Said officers contacted BTAC who, in turn, contacted DENR-Kalibo. Their marine officer happened to be in Boracay already, and he contacted CDR PARKER for assistance.
Upon meeting-up and examining the Turtle, both the DENR Official and CDR PARKER transported the injured animal to Boracay’s Wildlife Sanctuary for inspection and treatment.
While it was determined to be unlikely that the injured Turtle would survive, due to breathing difficulties and its severe injuries, personnel from Wildlife administered antibiotics, stabilized the shell, and stitched the Turtle’s injuries.

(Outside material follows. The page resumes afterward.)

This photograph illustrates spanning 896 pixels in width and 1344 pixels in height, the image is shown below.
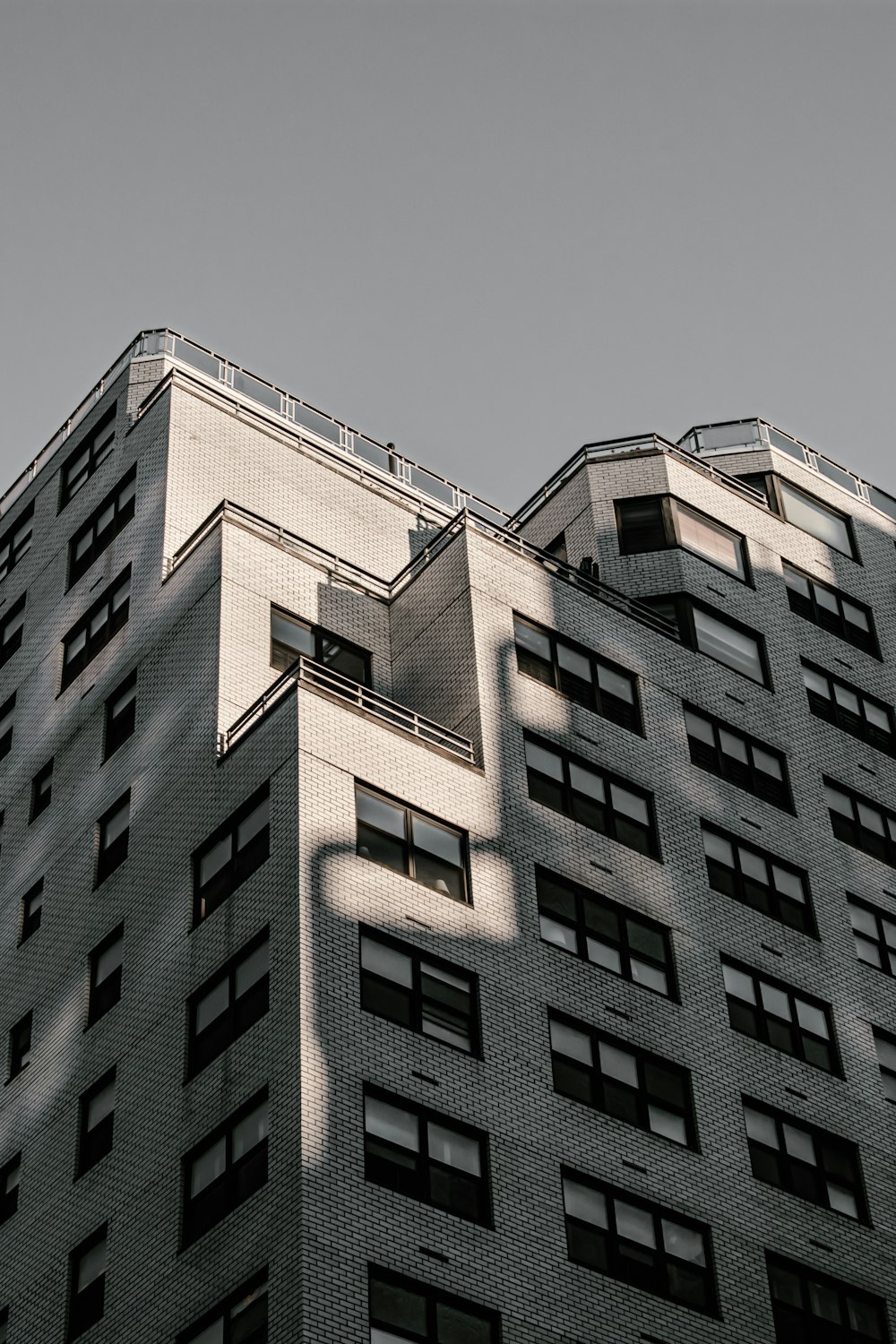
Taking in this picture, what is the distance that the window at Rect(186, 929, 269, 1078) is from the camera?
44219 millimetres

As of this time, the status of the Turtle is unknown to us, but we will update, if we hear anything.
If you encounter Sea Turtles, please be mindful of their endangered status. If you should find any of these animals in distress, please contact DENR, PCG, PCGA or PNP for assistance.
UPDATE: As of approximately 9:00am, this morning, we were informed by DENR that the Sea Turtle succombed to its injuries.